Church Of St Bartholomew is a Grade I listed building in the Cheshire East local planning authority area, England. First listed on 30 March 1951. A Medieval Church.
Church Of St Bartholomew
- WRENN ID
- endless-iron-cream
- Grade
- I
- Local Planning Authority
- Cheshire East
- Country
- England
- Date first listed
- 30 March 1951
- Type
- Church
- Period
- Medieval
- Source
- Historic England listing
Description
SJ 88 SW WILMSLOW FORMER U.D. CHURCH STREET (West Side)

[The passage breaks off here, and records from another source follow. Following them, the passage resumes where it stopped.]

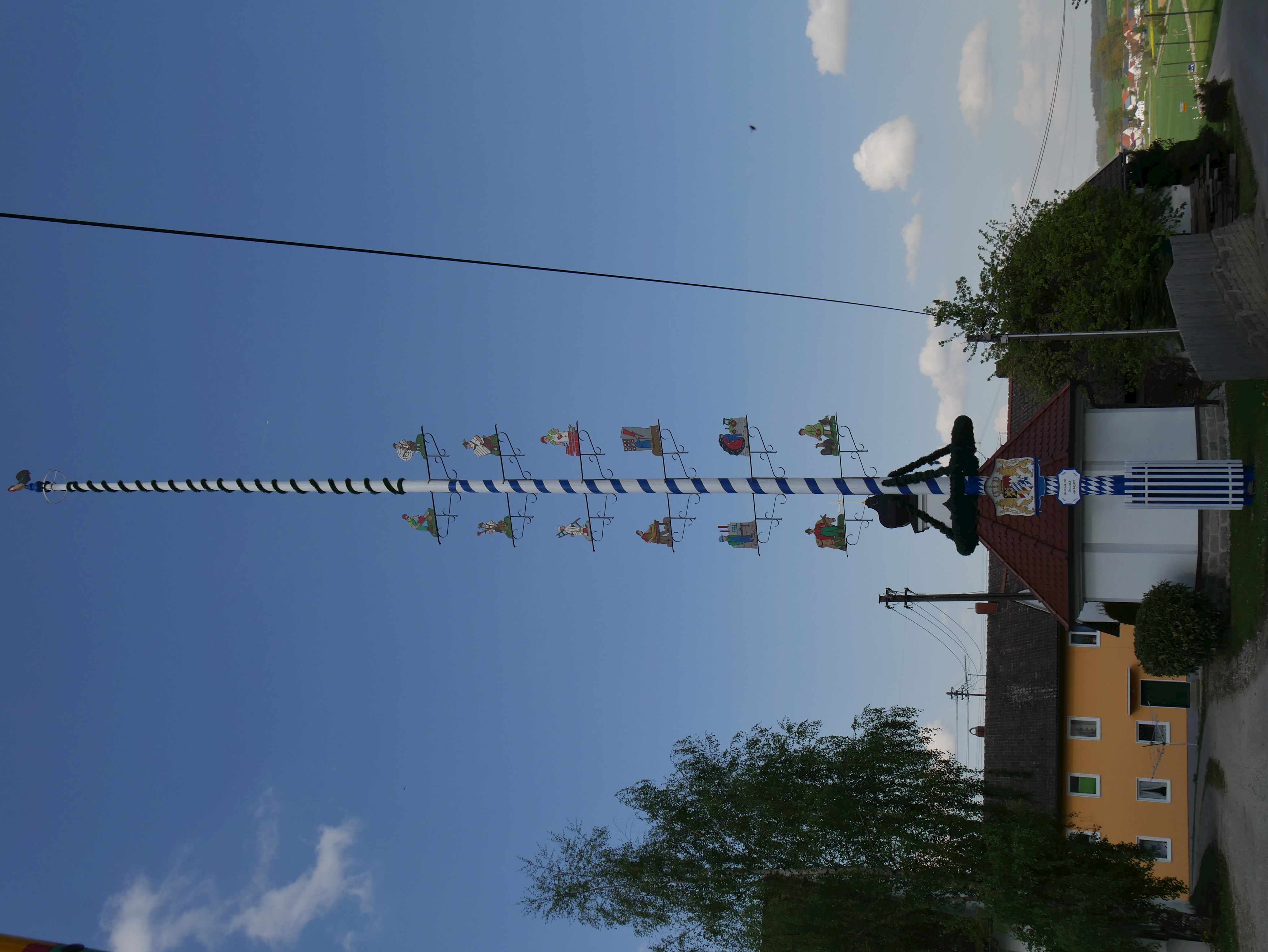 Röckersberg Leider haben wir keinen Alternativtext zu diesem Bild. Wir arbeiten daran und bitten um Ihr Verständnis.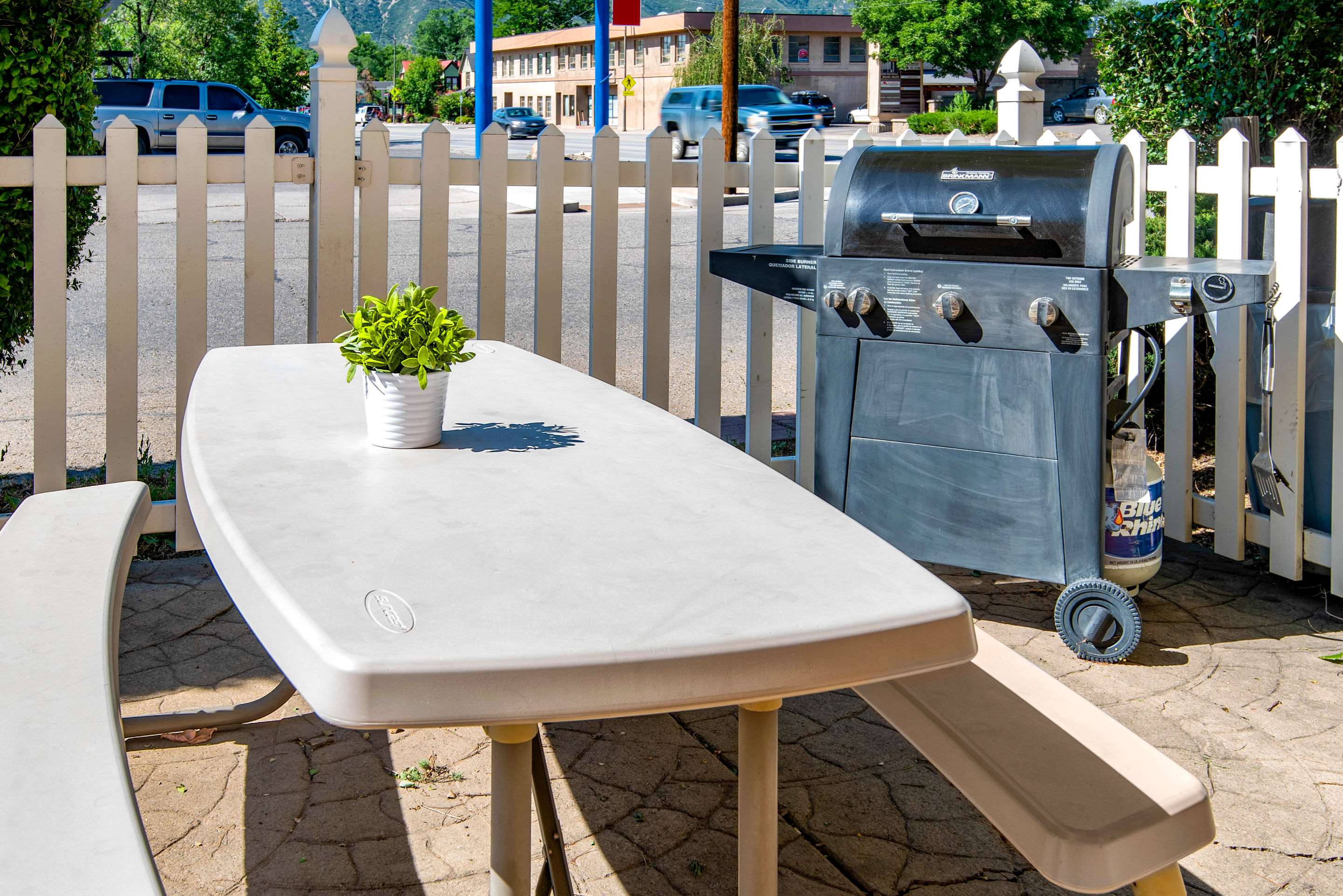 Courtyard | Econo Lodge Inn & Suites Durango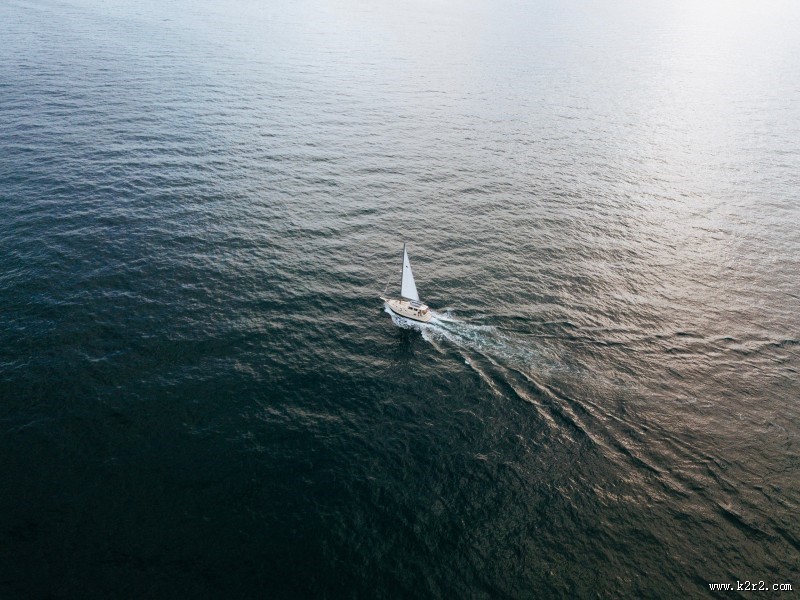 借风行驶的帆船图片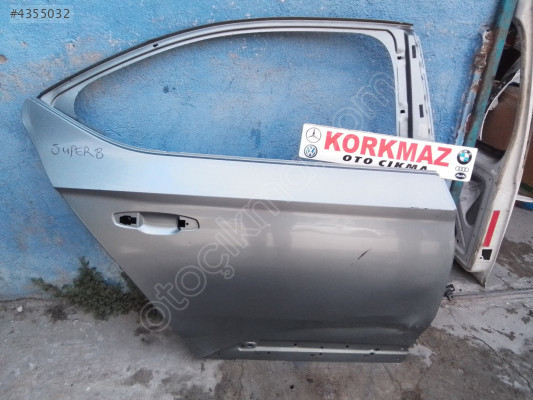 SKODA SUPERB SAĞ ARKA KAPI 2015-2024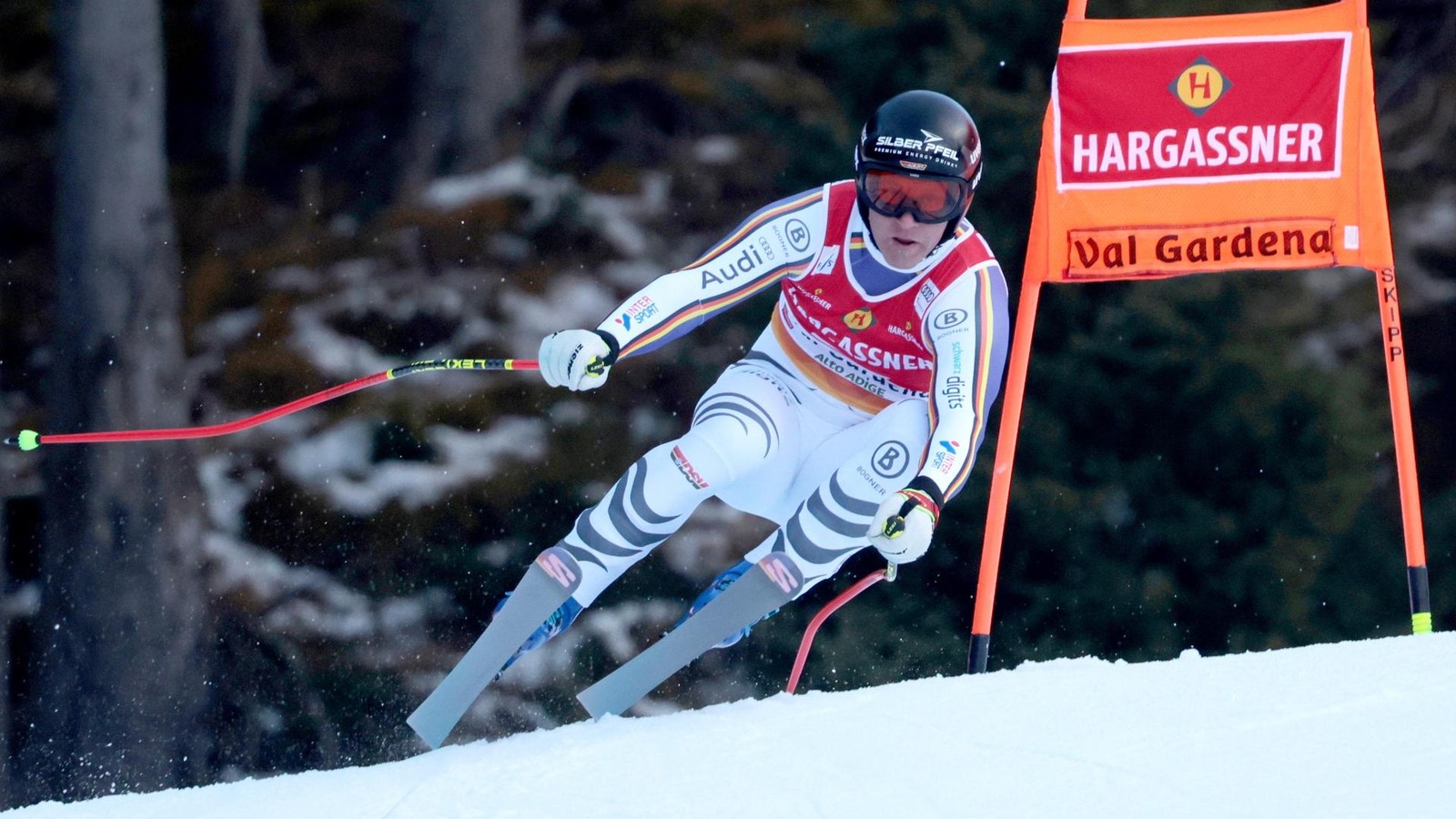 m-nner-abfahrtsmannschaft-das-einstige-deutsche-aush-ngeschild-schw-chelt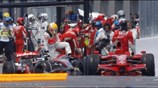 Ο Lewis Hamilton βγαίνει από το μονοθέσιο του μετά τη σύγκρουση που ...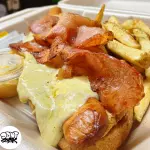 DOGO TOCINO Y QUESO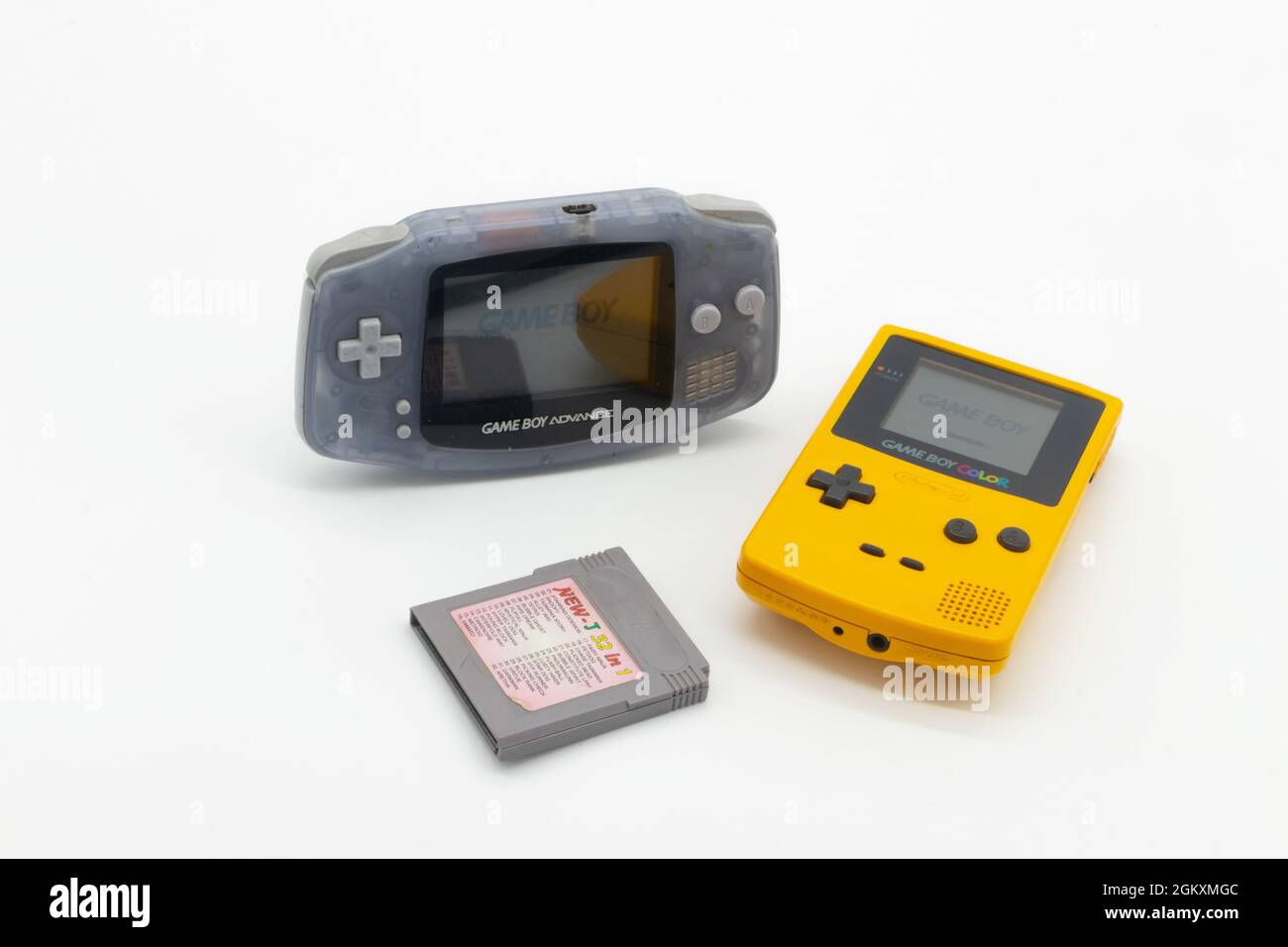 Console de jeu Nintendo boy Advance et console de jeu couleur de garçon et cartouche de jeu Banque D'Images Console de jeu Nintendo boy Advance et console de jeu couleur de garçon et cartouche de jeu Banque D'Images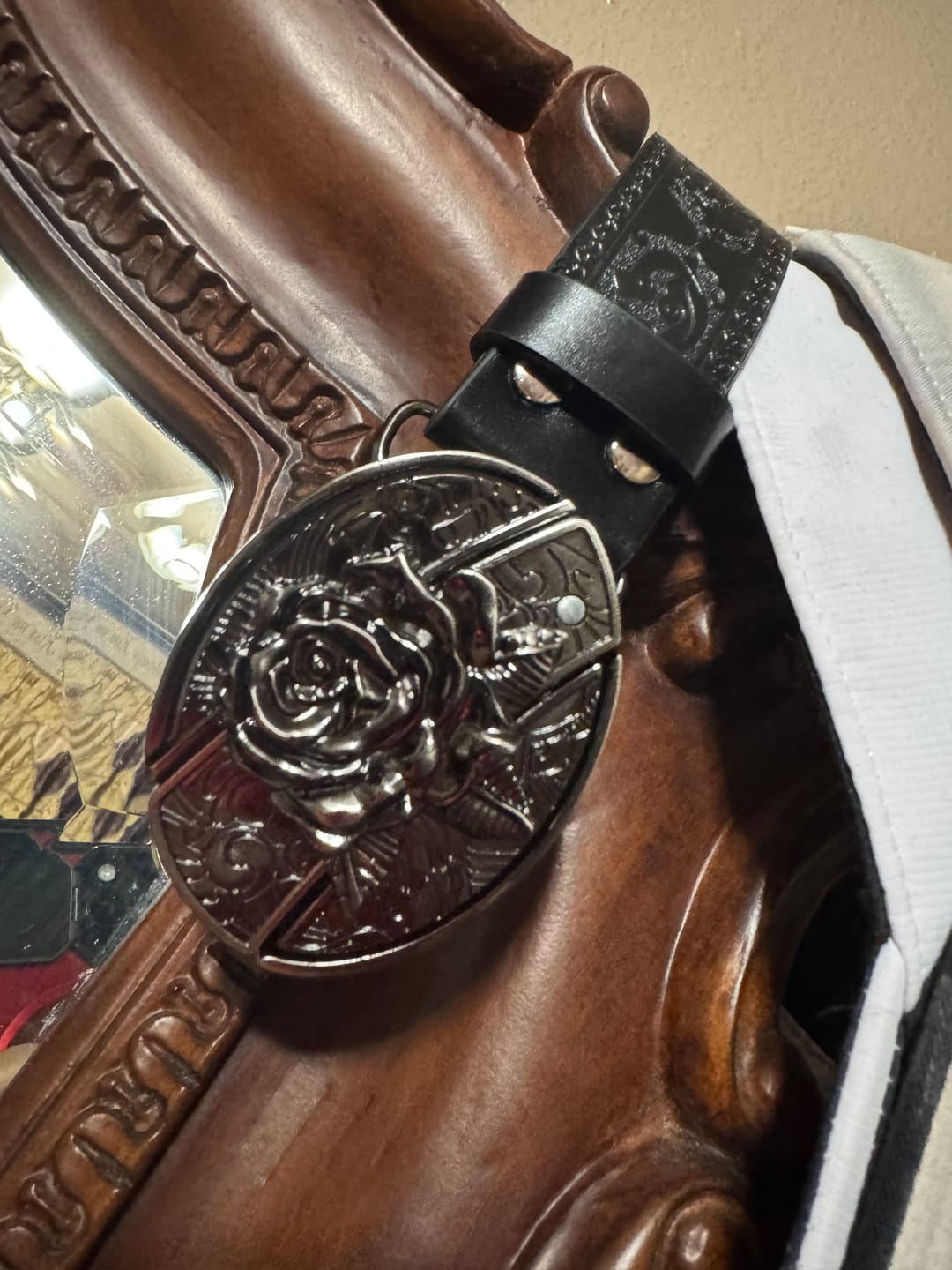 Customer photo review of Men's DIY Western Rose Hidden Folding Knife Leather Belt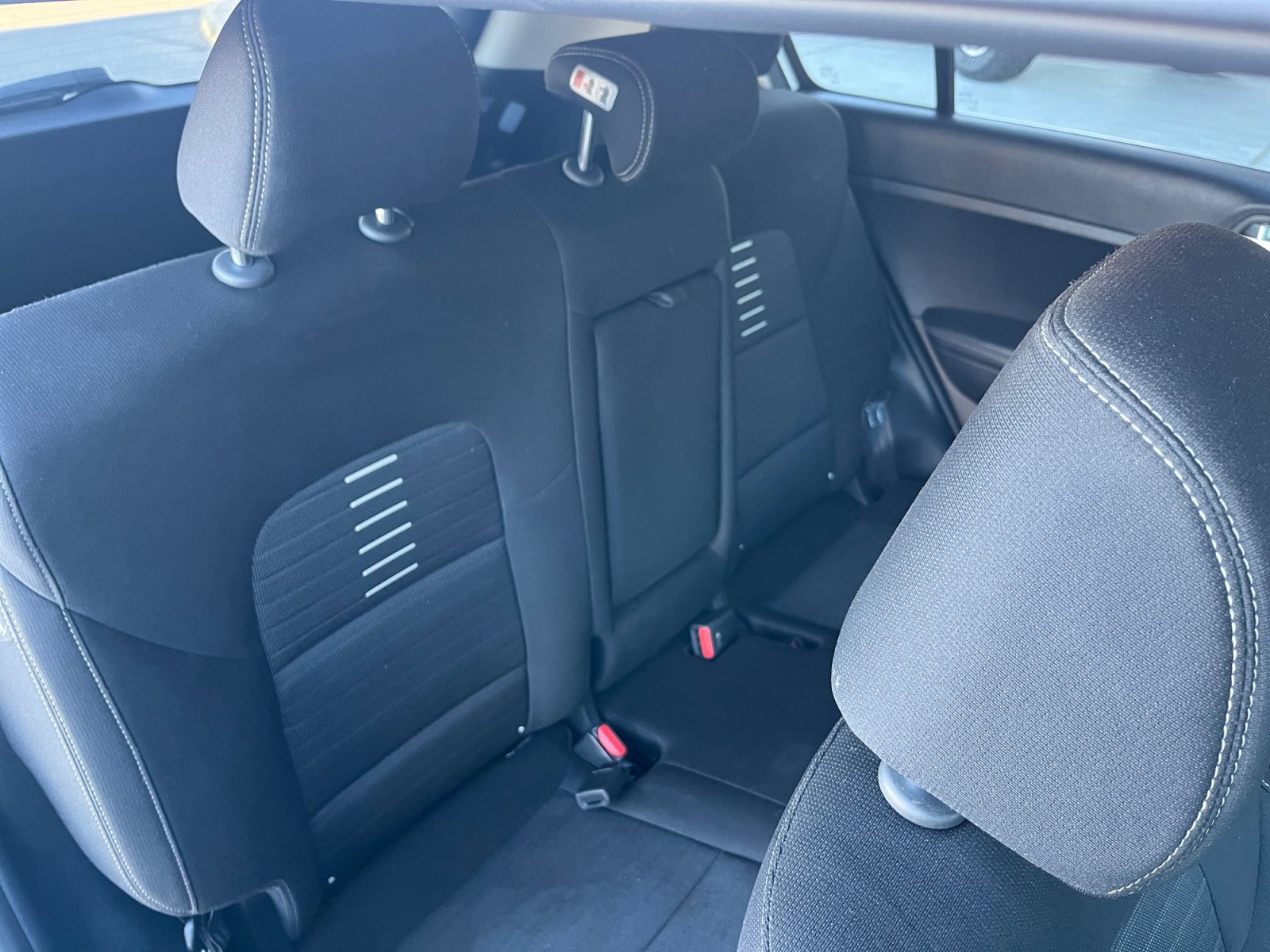 Used 2018 Kia Sportage LX image 18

1/274 Church of St. Bartholomew.
30/3/1951
GV I
Church: Decorated origins, mostly late Perpendicular. Restoration 1862-3 by Brakspear, vestry and porch of 1878 by Crowther. Chancel clerestorey and screen by Bodley and Garner. Ashlar buff sandstone and Kerridge stone-slate roof. West tower. 5-bay nave and aisles which continue as one range in 2-bay chancel and side chapels. South porch and Hawthorne pew project from south aisle, vestry from north side. South aisle has 3-light windows with label moulds on carved head stops. South porch has angle buttresses ending in crocketted pinnacles and a 4-centred arched opening and original early C16 studded door behind. Hawthorne pew has tall mullioned windows. Clere storey windows are rectangular of 4 round-headed lights, but in chancel of 2-lights with trefoil-cusped heads. East window is 5-light in perpendicular style. 4-stage west tower has diagonal buttresses, moulded bands at 1st and 3rd floor. Victorian west door and 3-light west window. 3rd stage has a quatrefoil in embrasure and above are 2-light louvred bell openings. Embattled, pinnacled parapet is a Victorian copy. Interior: Arcades of 5 bays with octagonal piers and double chamfered arches to aisles. South aisle has Hawthorne chapel or pew of c.1700 with segmental opening, bolection moulded panelling and containing box pews. Nave has fine roof of c.1520 with cambered tiebeams on stone corbels, with moulded beams in panelled ceiling with gilded bosses. Tall semi-circular arch to west tower. Chancel of 2 bays has a cruder copy of nave arcade. Chancel screen by Bodley but reduced, parclose and chapel screens late Perpendicular. To north is Jesus or Trafford Chapel with effigies of Humphrey Newton and his wife, died 1536 with cusped, agee hoods. Also tomb of Henry Trafford, died 1537. To south is Prescot or Booth Chapel including early brass of Robert Booth and his wife, died 1460. Under the chancel is a crypt chapel of c.1300 reached by spiral stone staircase. It has a triple sedilia with 2-centred arched heads, one with a rough carving of a cross. (Pevsner and Hubbard).